• [Exercise prompt]
Please rewrite the armchair golf passage starting at "When I play" and ending at "too far off.", putting "middle-aged man" in place of "middle-aged guy".

• [Text passage]
Saturday, May 1, 2010

Survival of the Fittest: Armchair Golfer


When I play golf, my biggest handicap is that I am usually nowhere near a golf course. I am ensconced in a chair with a book about a middle-aged guy whose world is upended when he discovers golf. Or rediscovers it after having taken several decades off to have a life. Soon life is taking a distant second to the pursuit of the perfect club head, the physics of the swing (makes quantum mechanics seem easy), and the encouraging thought that, even if he did not get around to turning pro in his youth, the Senior Tour is not too far off.

Golf also provides its enthusiasts with a whole new excuse for travel, and it is at this point–as I read about all the exotic places where golf is played–that I really begin to salivate. Looking up from my book, I become, my kids tell me, distant, even abstracted, and in truth, I am no longer in the same room with them as they battle over whose turn it is to empty the dishwasher or feed the parakeets. I am playing the renowned Old Course in St. Andrews, Scotland. A kind of miracle has sent my ball soaring over a series of treacherous bunkers and landed it on the green. Now it is all up to my short game as I reach deep inside myself and bring the club back ever so gracefully. Out of the corner of my eye, I glimpse Tiger Woods and Tom Watson: they’re taking notes.

Of course, the fulfillment of this fantasy would represent quite an accomplishment for someone who only recently had his first golf lessons through the South Orange-Maplewood Adult School. This was overall a good experience and the instructor a patient man. Mostly, though, I recall the puzzlement and, at times, worry of the deer roaming the Millburn municipal golf course as my classmates and I took turns whacking shot after shot in the general direction of the fairway. (Fore, Bambi, fore!) At least the local fauna could relax with me. My favorite golf shot seems to be one that leaves a large divot of churned-up earth while barely ruffling the zen-like composure of the ball.

• [Data extract]

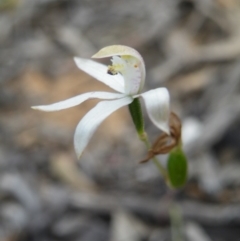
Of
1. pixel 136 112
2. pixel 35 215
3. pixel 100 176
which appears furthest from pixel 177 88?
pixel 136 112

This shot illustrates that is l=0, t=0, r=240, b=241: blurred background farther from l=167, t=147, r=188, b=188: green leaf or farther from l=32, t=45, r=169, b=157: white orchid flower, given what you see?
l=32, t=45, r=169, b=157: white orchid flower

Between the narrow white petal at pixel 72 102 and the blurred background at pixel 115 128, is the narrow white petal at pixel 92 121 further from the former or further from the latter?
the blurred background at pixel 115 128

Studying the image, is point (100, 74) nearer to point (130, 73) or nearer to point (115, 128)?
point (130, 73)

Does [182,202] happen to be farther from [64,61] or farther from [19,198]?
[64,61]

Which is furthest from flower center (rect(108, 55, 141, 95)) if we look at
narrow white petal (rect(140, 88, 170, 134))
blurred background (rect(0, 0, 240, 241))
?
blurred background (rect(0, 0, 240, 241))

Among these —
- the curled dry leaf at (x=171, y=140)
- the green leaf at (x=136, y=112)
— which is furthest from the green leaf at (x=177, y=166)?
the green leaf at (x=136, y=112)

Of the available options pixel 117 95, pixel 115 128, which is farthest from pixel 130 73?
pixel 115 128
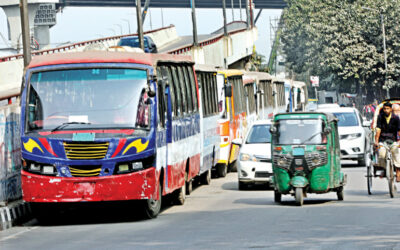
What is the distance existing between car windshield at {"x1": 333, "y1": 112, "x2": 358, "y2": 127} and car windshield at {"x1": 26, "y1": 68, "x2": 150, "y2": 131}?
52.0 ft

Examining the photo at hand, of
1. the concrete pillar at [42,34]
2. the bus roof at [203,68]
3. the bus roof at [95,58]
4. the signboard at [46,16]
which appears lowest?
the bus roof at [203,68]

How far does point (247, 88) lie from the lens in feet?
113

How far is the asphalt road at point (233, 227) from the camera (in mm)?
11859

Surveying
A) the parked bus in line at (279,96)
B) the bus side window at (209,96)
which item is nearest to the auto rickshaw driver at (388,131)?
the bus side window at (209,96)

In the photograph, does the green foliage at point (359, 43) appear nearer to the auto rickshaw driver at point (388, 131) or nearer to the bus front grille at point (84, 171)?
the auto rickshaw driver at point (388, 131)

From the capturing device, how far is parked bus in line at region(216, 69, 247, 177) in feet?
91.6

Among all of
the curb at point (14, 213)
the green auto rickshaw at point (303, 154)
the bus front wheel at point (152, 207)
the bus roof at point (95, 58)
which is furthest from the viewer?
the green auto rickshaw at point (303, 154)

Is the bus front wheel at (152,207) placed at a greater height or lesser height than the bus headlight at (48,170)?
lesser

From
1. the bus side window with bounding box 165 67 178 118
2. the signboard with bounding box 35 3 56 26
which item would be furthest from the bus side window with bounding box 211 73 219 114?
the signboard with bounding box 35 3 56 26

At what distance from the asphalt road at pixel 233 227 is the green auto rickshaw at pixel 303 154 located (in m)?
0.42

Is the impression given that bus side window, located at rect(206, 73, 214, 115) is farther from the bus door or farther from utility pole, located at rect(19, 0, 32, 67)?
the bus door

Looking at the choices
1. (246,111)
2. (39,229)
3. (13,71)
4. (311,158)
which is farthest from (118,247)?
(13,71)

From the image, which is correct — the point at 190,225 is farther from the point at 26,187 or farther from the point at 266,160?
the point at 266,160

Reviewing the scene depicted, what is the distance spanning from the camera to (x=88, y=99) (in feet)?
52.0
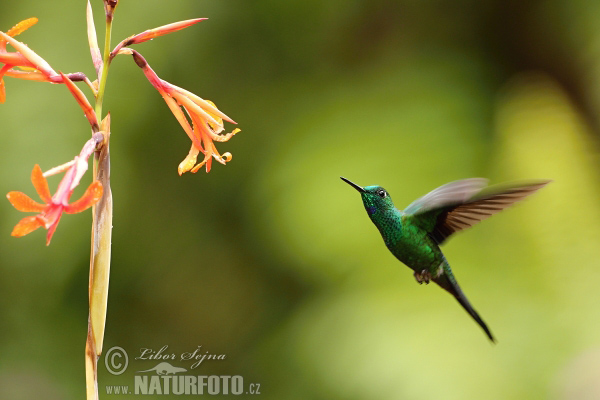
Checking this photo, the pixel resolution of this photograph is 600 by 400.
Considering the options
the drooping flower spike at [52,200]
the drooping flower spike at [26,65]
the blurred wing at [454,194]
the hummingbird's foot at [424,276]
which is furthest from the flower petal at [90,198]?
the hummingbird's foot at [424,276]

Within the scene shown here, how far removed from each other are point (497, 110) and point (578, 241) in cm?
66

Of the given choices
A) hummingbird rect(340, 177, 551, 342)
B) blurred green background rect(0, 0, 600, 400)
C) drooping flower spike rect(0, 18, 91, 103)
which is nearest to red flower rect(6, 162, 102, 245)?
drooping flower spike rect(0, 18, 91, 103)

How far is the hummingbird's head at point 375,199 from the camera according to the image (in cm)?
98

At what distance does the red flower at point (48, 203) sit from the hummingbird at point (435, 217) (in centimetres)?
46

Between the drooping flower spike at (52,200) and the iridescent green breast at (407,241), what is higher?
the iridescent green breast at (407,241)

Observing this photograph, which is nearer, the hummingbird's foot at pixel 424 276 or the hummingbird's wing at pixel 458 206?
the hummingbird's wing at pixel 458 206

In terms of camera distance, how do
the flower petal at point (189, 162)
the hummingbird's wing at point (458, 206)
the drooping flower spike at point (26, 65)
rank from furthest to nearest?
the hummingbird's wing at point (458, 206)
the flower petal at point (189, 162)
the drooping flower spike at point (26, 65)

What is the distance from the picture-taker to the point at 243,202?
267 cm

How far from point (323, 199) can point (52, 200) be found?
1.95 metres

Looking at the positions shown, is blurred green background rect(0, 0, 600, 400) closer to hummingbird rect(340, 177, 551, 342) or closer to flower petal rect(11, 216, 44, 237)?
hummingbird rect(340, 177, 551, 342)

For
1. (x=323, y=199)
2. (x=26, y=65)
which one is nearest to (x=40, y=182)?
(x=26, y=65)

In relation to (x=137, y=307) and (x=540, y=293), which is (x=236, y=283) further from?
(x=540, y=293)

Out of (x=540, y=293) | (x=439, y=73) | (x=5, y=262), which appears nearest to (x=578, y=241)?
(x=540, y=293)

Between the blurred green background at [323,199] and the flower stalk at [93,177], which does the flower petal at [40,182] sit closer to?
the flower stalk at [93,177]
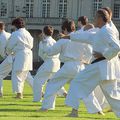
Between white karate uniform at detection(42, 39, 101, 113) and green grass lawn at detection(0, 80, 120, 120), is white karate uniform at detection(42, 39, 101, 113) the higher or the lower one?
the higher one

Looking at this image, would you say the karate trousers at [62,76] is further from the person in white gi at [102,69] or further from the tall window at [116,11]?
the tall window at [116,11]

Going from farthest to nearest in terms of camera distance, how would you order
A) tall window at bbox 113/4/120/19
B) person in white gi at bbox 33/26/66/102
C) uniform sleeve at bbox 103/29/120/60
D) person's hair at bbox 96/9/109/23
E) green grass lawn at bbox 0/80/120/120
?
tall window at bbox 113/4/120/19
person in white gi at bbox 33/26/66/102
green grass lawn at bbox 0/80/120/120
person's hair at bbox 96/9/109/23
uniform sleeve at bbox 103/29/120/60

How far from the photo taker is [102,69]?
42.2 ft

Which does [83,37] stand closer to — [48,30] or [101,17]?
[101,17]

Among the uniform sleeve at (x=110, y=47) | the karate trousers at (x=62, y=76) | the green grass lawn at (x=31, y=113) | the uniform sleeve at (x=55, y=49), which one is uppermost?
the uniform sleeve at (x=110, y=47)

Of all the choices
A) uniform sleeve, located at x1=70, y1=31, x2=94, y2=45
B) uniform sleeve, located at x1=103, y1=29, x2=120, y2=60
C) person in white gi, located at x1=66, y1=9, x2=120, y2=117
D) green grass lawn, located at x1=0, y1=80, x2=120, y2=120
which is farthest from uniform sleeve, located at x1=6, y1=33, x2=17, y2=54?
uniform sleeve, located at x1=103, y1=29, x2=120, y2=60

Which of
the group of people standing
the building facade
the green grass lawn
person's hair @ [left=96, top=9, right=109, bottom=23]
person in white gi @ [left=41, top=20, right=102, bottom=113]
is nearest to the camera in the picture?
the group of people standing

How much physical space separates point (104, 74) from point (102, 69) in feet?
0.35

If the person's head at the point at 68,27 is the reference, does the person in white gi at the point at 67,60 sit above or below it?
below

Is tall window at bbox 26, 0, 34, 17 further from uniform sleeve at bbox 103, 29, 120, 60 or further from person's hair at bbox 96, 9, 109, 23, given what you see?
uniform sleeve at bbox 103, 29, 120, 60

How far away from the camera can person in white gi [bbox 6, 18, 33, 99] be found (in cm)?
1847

• [Response]
When I play golf, my biggest handicap is that I am usually nowhere near a golf course. I am ensconced in a chair with a book about a middle-aged man whose world is upended when he discovers golf. Or rediscovers it after having taken several decades off to have a life. Soon life is taking a distant second to the pursuit of the perfect club head, the physics of the swing (makes quantum mechanics seem easy), and the encouraging thought that, even if he did not get around to turning pro in his youth, the Senior Tour is not too far off.